Charlotte was my grandmother, and the woman who raised me. She, along with her husband Lawrence, put their lives on hold to raise my sister Natalie and I after our father and mother took on new challenges in their lives. Charlotte did her best with what she knew. However, she was not a pleasant woman by any means. She never took care of her own ADHD or mental health, and was not a healthy person to live with. 

Charlotte did her best to make sure that my education was accounted for: she was always making sure my IEPs were accommodating my every need, she took my learning disabilities very seriously when it was hard for anyone else to, and she made sure that I understood how important an education was to an individual. In a way my childhood was a sheltered one, in other ways it was a free childhood. 

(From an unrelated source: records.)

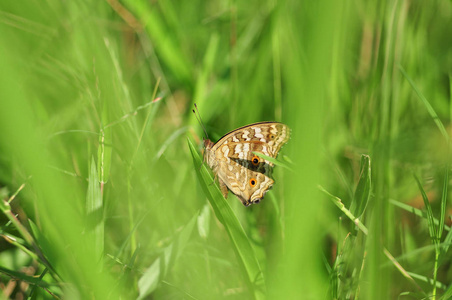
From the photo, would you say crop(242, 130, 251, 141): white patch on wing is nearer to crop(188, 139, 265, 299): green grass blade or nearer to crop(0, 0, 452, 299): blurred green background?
crop(0, 0, 452, 299): blurred green background

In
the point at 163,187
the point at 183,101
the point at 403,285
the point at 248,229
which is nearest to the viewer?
the point at 163,187

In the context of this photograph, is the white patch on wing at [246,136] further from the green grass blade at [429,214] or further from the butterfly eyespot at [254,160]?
the green grass blade at [429,214]

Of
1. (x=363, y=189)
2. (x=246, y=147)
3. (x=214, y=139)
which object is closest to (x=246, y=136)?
(x=246, y=147)

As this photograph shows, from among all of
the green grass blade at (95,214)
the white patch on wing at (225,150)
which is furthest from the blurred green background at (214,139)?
the white patch on wing at (225,150)

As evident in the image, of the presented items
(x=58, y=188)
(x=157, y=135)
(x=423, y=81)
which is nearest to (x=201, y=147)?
(x=157, y=135)

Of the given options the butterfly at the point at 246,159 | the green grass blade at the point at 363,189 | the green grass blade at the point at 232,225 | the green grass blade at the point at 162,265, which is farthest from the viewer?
the butterfly at the point at 246,159

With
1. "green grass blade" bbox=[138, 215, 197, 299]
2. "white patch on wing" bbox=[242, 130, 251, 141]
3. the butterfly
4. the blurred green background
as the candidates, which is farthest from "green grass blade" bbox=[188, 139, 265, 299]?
"white patch on wing" bbox=[242, 130, 251, 141]

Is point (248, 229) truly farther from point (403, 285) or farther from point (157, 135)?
point (157, 135)
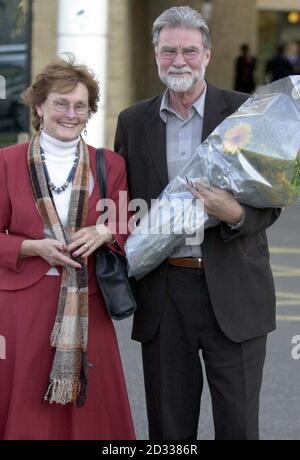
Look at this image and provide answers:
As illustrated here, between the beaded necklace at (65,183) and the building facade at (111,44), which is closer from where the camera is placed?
the beaded necklace at (65,183)

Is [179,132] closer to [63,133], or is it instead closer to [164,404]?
[63,133]

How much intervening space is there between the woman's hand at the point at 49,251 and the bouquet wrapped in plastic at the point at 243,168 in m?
0.27

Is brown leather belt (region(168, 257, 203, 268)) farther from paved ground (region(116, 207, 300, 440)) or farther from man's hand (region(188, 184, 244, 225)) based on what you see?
paved ground (region(116, 207, 300, 440))

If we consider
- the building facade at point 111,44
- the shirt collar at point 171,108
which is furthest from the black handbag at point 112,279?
the building facade at point 111,44

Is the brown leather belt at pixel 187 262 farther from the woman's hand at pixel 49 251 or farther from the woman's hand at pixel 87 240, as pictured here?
the woman's hand at pixel 49 251

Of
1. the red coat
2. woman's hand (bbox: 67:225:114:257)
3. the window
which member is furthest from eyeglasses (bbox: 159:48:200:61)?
the window

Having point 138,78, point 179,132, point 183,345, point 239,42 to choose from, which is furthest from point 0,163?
point 239,42

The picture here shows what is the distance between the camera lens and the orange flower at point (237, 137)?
3430mm

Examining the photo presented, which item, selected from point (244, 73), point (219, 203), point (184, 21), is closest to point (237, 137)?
point (219, 203)

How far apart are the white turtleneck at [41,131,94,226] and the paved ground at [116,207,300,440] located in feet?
6.05

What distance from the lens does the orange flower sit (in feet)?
11.3

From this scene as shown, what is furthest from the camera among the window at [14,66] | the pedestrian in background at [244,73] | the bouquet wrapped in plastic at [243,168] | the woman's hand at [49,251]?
the pedestrian in background at [244,73]

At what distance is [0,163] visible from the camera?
375 centimetres

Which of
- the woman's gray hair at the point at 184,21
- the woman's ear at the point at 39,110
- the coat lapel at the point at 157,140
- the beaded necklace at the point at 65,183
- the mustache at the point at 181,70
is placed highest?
the woman's gray hair at the point at 184,21
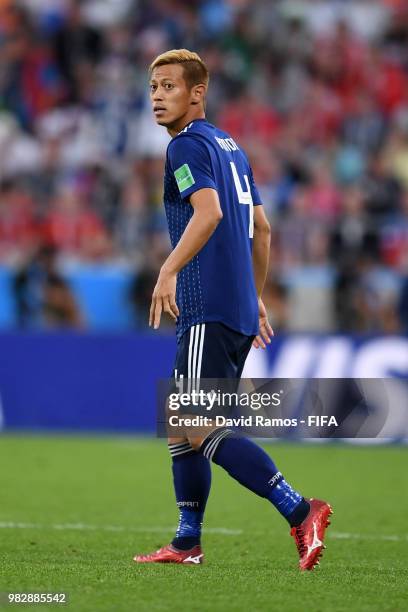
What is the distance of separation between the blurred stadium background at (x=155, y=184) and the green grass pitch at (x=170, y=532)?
0.94m

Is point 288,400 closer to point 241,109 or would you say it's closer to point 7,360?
point 7,360

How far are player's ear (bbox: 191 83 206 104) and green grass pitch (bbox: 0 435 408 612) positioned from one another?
2144 mm

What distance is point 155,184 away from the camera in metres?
16.5

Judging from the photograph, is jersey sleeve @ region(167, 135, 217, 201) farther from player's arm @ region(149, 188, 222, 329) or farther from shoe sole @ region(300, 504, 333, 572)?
shoe sole @ region(300, 504, 333, 572)

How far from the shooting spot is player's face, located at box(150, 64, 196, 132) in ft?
20.3

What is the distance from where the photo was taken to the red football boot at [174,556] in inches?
245

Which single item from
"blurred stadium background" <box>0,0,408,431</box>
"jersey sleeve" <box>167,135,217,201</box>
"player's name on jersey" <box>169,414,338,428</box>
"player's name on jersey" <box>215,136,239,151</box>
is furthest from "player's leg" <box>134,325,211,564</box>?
"blurred stadium background" <box>0,0,408,431</box>

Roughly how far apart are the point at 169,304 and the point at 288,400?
0.92m

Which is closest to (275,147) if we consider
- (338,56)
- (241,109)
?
(241,109)

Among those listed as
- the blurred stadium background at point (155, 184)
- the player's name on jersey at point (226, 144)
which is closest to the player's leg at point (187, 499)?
the player's name on jersey at point (226, 144)

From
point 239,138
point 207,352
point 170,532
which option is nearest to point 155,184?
point 239,138

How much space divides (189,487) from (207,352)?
749 mm

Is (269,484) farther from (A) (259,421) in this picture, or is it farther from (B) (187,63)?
(B) (187,63)

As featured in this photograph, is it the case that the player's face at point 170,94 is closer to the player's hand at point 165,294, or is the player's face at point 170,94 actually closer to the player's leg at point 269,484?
the player's hand at point 165,294
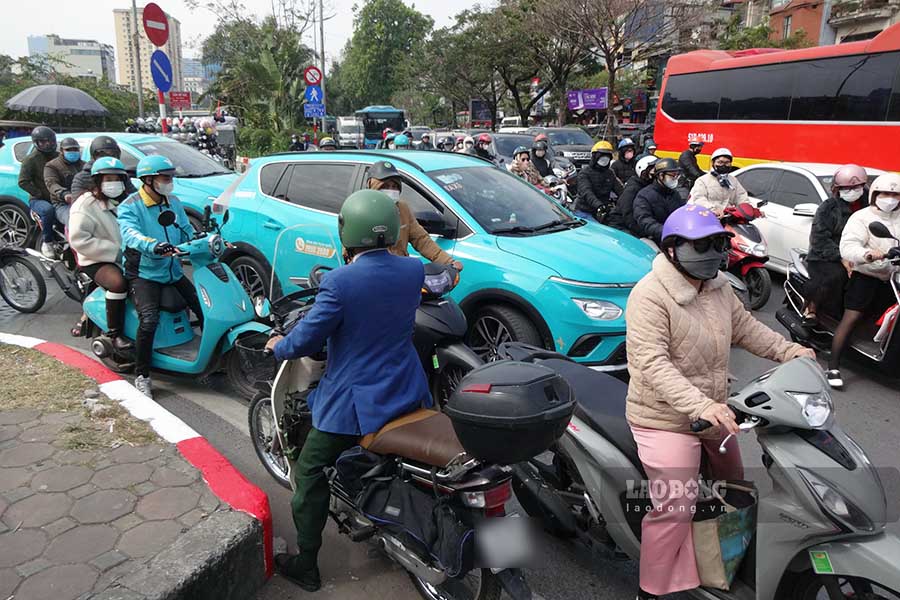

I had little say in my schooling or agency in highschool, yet I was free to explore Long Beach, Signal Hill, Carson, or even down to Naples or Seal Beach on my bike, alone as a kid. I'd run into trouble and never say anything about it. I'd find a gun and use it to protect myself on the streets. Nobody believed me when I said I was in a driveby shooting when I was seven years old. I grew up terrified at home so the streets of Long Beach in the early 90's didn't seem so rough.

Char would beat me a lot and be extremely emotionally and verbally abusive. I'd hide under my bed when she would get into a fit of rage, or run out of the house as fast as I could to avoid her grabbing me. She was a tyrant of a woman. Other times she would break the toys and things I valued most, because they took my attention and focus. Despite accommodating my disabilities, she would often use them against me or deride me for them. She'd demand that I keep my mouth quiet, that I not show my bruises to teachers or friends, and that I better be loyal to her for she would warn me that the state would come and take me, and put me in with a foster family way worse than I could ever imagine.

She was pretty secretive about her life. She'd tell me a little about her twin sister, her brother, and her parents, but never went into detail about who these people really were. I never learned what was important to them or what drove them, in fact she would usually tell stories about the hurt they experienced or that they had something awful happen to them. As I have grown older, closer in age to when she began raising me, I have realized her life was one of trauma and abuse as well.